As Schmidt also notes, Nolan Arenado, Charlie Blackmon, and Ryan McMahon were drafted in the second round but it would be a huge mistake not to trade Story, Gray, and others at the trade deadline. It will help the team move on to the future, not hang on to the past.
The Rockies should be able to get more than that for players like Story and Gray and definitely Germán Márquez but Schmidt made it “absolutely clear” to other teams that Márquez isn’t available (which is yet another colossal mistake by the Rockies).
In reality, the Rockies may be getting lowballed for Story, Gray, Mychal Givens, C.J. Cron, or others. But, frankly, if that’s the case, it’s the Rockies own doing because they accepted a low-ball offer from St. Louis for Nolan Arenado.
If that was the only trade offer (and we know that they thought that he would opt-out when he said later that he likely wouldn’t have), then maybe they shouldn’t have extended him in the first place, especially if they knew that they couldn’t sign anyone else to make the team better.

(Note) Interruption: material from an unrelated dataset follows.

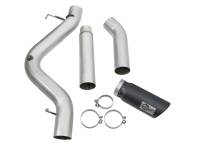 aFe - aFe 49-44081-B aFe LARGE Bore HD 5in Exhausts DPF-Back SS w/ Black Tips 16-17 GM Diesel Truck V8-6.6L (td) LML/L5P - Image 6
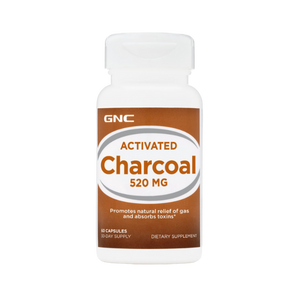 GNC Activated Charcoal 520 mg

One poorly handled situation and a history of poorly handled situations (e.g. Troy Tulowitzki) do not mean that the trend needs to continue. The Rockies were in fourth place in 2019, 2020, and will be in 2021 for a reason: they are a fourth-place team … a fourth-place team that is nowhere near playoff contention, not a team that should be standing pat or buying at the trade deadline.